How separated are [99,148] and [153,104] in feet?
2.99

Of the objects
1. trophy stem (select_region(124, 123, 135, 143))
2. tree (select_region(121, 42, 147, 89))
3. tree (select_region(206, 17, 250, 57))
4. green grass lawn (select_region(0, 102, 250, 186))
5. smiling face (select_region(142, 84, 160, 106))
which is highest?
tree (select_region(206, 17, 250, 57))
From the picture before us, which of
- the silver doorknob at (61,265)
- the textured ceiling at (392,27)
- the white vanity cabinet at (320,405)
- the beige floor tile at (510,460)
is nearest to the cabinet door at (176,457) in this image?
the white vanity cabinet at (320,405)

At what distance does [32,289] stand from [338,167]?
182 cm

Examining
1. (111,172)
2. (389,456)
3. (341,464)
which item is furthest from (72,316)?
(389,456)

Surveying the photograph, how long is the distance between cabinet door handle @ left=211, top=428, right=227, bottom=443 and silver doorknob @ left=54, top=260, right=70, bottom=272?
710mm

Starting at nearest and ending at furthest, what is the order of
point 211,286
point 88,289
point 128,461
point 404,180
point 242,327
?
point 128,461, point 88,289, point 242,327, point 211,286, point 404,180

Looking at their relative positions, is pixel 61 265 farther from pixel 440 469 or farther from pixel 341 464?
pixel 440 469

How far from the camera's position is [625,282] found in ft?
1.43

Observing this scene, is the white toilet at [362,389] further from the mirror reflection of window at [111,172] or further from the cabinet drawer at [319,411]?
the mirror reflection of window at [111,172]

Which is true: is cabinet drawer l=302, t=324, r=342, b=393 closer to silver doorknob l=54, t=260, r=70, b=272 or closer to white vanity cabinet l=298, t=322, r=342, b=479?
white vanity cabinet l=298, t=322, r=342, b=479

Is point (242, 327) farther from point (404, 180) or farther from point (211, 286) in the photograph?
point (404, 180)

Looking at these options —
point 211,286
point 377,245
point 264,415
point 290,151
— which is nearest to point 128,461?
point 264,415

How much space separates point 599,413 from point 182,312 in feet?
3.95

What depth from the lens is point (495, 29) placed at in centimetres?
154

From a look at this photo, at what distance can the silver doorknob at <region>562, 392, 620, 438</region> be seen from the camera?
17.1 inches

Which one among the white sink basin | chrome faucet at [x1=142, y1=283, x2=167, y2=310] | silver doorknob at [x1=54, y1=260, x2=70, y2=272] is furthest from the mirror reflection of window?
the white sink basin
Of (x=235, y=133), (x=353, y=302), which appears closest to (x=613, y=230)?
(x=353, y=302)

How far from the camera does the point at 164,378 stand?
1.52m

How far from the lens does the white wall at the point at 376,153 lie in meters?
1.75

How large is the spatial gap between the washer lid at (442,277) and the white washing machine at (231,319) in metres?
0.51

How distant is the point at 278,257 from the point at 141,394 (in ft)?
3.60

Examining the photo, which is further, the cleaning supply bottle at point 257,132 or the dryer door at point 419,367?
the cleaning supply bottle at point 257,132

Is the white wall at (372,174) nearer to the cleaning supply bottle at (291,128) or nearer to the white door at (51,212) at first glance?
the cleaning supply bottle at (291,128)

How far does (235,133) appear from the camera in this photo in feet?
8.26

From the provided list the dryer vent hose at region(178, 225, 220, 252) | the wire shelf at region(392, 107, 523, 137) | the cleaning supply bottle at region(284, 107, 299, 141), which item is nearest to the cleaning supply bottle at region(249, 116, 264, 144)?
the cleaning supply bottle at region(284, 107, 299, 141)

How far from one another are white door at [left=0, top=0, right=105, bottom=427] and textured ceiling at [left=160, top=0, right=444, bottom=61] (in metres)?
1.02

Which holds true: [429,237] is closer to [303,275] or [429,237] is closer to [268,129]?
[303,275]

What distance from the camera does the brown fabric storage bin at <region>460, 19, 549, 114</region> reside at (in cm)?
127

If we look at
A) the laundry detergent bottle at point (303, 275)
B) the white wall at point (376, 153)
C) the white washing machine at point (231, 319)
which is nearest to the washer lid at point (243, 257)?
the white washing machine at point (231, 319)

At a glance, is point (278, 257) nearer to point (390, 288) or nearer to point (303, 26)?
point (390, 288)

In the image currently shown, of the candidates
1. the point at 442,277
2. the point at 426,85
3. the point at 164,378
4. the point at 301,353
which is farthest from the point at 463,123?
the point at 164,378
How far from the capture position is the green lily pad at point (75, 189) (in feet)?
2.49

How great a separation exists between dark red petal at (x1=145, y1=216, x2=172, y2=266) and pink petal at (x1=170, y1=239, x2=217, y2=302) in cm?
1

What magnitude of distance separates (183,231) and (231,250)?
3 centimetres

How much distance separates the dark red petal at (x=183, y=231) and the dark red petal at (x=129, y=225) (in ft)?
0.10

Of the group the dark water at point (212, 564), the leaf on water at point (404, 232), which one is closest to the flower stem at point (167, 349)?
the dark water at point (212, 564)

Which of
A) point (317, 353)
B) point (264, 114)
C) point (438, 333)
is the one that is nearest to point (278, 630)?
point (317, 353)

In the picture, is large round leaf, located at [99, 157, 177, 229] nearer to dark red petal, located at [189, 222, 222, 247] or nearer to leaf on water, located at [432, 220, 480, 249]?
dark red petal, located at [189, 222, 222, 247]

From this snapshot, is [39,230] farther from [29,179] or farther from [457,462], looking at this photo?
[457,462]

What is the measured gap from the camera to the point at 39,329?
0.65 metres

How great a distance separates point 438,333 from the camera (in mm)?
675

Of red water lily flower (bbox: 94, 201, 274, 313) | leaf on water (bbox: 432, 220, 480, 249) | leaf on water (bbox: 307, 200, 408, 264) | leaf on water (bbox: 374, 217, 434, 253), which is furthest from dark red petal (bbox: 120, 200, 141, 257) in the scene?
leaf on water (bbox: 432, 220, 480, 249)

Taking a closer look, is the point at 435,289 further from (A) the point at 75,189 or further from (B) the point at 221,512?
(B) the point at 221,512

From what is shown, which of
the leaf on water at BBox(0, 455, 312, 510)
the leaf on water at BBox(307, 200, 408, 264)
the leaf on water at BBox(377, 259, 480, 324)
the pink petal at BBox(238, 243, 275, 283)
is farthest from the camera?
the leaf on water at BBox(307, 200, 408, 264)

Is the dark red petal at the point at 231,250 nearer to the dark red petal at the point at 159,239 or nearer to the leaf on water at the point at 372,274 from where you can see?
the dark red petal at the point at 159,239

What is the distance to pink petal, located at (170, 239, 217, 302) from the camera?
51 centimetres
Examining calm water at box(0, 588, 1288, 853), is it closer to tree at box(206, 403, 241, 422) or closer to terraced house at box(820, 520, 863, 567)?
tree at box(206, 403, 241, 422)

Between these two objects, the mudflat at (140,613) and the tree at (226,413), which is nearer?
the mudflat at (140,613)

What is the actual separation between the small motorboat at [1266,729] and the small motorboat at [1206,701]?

Aim of the task:
Give every line of the items above as a JSON list of strings, one string per line, with blank lines omitted.

Reply to the exercise:
[
  "How separated are [99,148] and [153,104] in feet?",
  "2.99",
  "Of the objects",
  "1. trophy stem (select_region(124, 123, 135, 143))",
  "2. tree (select_region(121, 42, 147, 89))",
  "3. tree (select_region(206, 17, 250, 57))",
  "4. green grass lawn (select_region(0, 102, 250, 186))",
  "5. smiling face (select_region(142, 84, 160, 106))",
  "which is highest?",
  "tree (select_region(206, 17, 250, 57))",
  "From the picture before us, which of",
  "- the silver doorknob at (61,265)",
  "- the textured ceiling at (392,27)",
  "- the white vanity cabinet at (320,405)",
  "- the beige floor tile at (510,460)",
  "is nearest to the cabinet door at (176,457) in this image?",
  "the white vanity cabinet at (320,405)",
  "At what distance does [32,289] stand from [338,167]?",
  "182 cm",
  "Examining",
  "1. (111,172)",
  "2. (389,456)",
  "3. (341,464)",
  "which item is furthest from (72,316)?",
  "(389,456)",
  "Surveying the photograph, how long is the distance between cabinet door handle @ left=211, top=428, right=227, bottom=443 and silver doorknob @ left=54, top=260, right=70, bottom=272?",
  "710mm",
  "Starting at nearest and ending at furthest, what is the order of",
  "point 211,286",
  "point 88,289",
  "point 128,461",
  "point 404,180",
  "point 242,327",
  "?",
  "point 128,461, point 88,289, point 242,327, point 211,286, point 404,180",
  "Looking at their relative positions, is pixel 61 265 farther from pixel 440 469 or farther from pixel 341 464?",
  "pixel 440 469",
  "How far from the camera's position is [625,282] found in ft?",
  "1.43",
  "Observing this scene, is the white toilet at [362,389] further from the mirror reflection of window at [111,172] or further from the cabinet drawer at [319,411]?",
  "the mirror reflection of window at [111,172]",
  "Which is true: is cabinet drawer l=302, t=324, r=342, b=393 closer to silver doorknob l=54, t=260, r=70, b=272 or closer to white vanity cabinet l=298, t=322, r=342, b=479?",
  "white vanity cabinet l=298, t=322, r=342, b=479",
  "Is point (242, 327) farther from point (404, 180) or farther from point (211, 286) in the photograph?",
  "point (404, 180)",
  "Looking at these options —",
  "point 211,286",
  "point 377,245",
  "point 264,415",
  "point 290,151",
  "— which is nearest to point 128,461?",
  "point 264,415",
  "How much space separates point 599,413 from point 182,312 in feet?",
  "3.95",
  "What depth from the lens is point (495, 29) placed at in centimetres?",
  "154",
  "From a look at this photo, at what distance can the silver doorknob at <region>562, 392, 620, 438</region> be seen from the camera?",
  "17.1 inches",
  "Which one among the white sink basin | chrome faucet at [x1=142, y1=283, x2=167, y2=310] | silver doorknob at [x1=54, y1=260, x2=70, y2=272] is furthest from the mirror reflection of window?",
  "the white sink basin",
  "Of (x=235, y=133), (x=353, y=302), which appears closest to (x=613, y=230)?",
  "(x=353, y=302)",
  "How far from the camera does the point at 164,378 stand?",
  "1.52m",
  "How far from the lens does the white wall at the point at 376,153 lie in meters?",
  "1.75",
  "How large is the spatial gap between the washer lid at (442,277) and the white washing machine at (231,319) in metres?",
  "0.51",
  "How distant is the point at 278,257 from the point at 141,394 (in ft)?",
  "3.60",
  "Examining the photo, which is further, the cleaning supply bottle at point 257,132 or the dryer door at point 419,367?",
  "the cleaning supply bottle at point 257,132",
  "Is the white wall at (372,174) nearer to the cleaning supply bottle at (291,128) or nearer to the white door at (51,212) at first glance?",
  "the cleaning supply bottle at (291,128)",
  "How far does (235,133) appear from the camera in this photo in feet?",
  "8.26",
  "From the provided list the dryer vent hose at region(178, 225, 220, 252) | the wire shelf at region(392, 107, 523, 137) | the cleaning supply bottle at region(284, 107, 299, 141), which item is nearest to the cleaning supply bottle at region(249, 116, 264, 144)?",
  "the cleaning supply bottle at region(284, 107, 299, 141)",
  "How far from one another are white door at [left=0, top=0, right=105, bottom=427] and textured ceiling at [left=160, top=0, right=444, bottom=61] (in metres)?",
  "1.02",
  "Which holds true: [429,237] is closer to [303,275] or [429,237] is closer to [268,129]?",
  "[303,275]",
  "What distance from the camera does the brown fabric storage bin at <region>460, 19, 549, 114</region> reside at (in cm)?",
  "127",
  "If we look at",
  "A) the laundry detergent bottle at point (303, 275)",
  "B) the white wall at point (376, 153)",
  "C) the white washing machine at point (231, 319)",
  "which is nearest to the washer lid at point (243, 257)?",
  "the white washing machine at point (231, 319)",
  "At a glance, is point (278, 257) nearer to point (390, 288) or nearer to point (303, 26)?",
  "point (390, 288)",
  "In the image currently shown, of the candidates",
  "1. the point at 442,277",
  "2. the point at 426,85",
  "3. the point at 164,378",
  "4. the point at 301,353",
  "which is farthest from the point at 463,123?",
  "the point at 164,378",
  "How far from the capture position is the green lily pad at point (75, 189) (in feet)?",
  "2.49",
  "How great a separation exists between dark red petal at (x1=145, y1=216, x2=172, y2=266) and pink petal at (x1=170, y1=239, x2=217, y2=302) in cm?",
  "1",
  "What magnitude of distance separates (183,231) and (231,250)?",
  "3 centimetres",
  "How much distance separates the dark red petal at (x=183, y=231) and the dark red petal at (x=129, y=225) (in ft)?",
  "0.10",
  "Of the group the dark water at point (212, 564), the leaf on water at point (404, 232), which one is closest to the flower stem at point (167, 349)?",
  "the dark water at point (212, 564)",
  "Which of",
  "A) point (317, 353)",
  "B) point (264, 114)",
  "C) point (438, 333)",
  "is the one that is nearest to point (278, 630)?",
  "point (317, 353)",
  "In the picture, is large round leaf, located at [99, 157, 177, 229] nearer to dark red petal, located at [189, 222, 222, 247] or nearer to leaf on water, located at [432, 220, 480, 249]?",
  "dark red petal, located at [189, 222, 222, 247]",
  "From this snapshot, is [39,230] farther from [29,179] or farther from [457,462], looking at this photo?",
  "[457,462]",
  "What is the measured gap from the camera to the point at 39,329?",
  "0.65 metres",
  "How great a distance separates point 438,333 from the camera (in mm)?",
  "675",
  "Of red water lily flower (bbox: 94, 201, 274, 313) | leaf on water (bbox: 432, 220, 480, 249) | leaf on water (bbox: 307, 200, 408, 264) | leaf on water (bbox: 374, 217, 434, 253), which is furthest from dark red petal (bbox: 120, 200, 141, 257) in the scene?",
  "leaf on water (bbox: 432, 220, 480, 249)",
  "Taking a closer look, is the point at 435,289 further from (A) the point at 75,189 or further from (B) the point at 221,512?",
  "(B) the point at 221,512",
  "From what is shown, which of",
  "the leaf on water at BBox(0, 455, 312, 510)",
  "the leaf on water at BBox(307, 200, 408, 264)",
  "the leaf on water at BBox(377, 259, 480, 324)",
  "the pink petal at BBox(238, 243, 275, 283)",
  "is farthest from the camera?",
  "the leaf on water at BBox(307, 200, 408, 264)",
  "Is the dark red petal at the point at 231,250 nearer to the dark red petal at the point at 159,239 or nearer to the leaf on water at the point at 372,274 from where you can see?",
  "the dark red petal at the point at 159,239",
  "What is the distance to pink petal, located at (170, 239, 217, 302) from the camera?",
  "51 centimetres",
  "Examining calm water at box(0, 588, 1288, 853), is it closer to tree at box(206, 403, 241, 422) or closer to terraced house at box(820, 520, 863, 567)?",
  "tree at box(206, 403, 241, 422)",
  "Between these two objects, the mudflat at (140,613) and the tree at (226,413), which is nearer?",
  "the mudflat at (140,613)",
  "What is the actual separation between the small motorboat at [1266,729] and the small motorboat at [1206,701]?"
]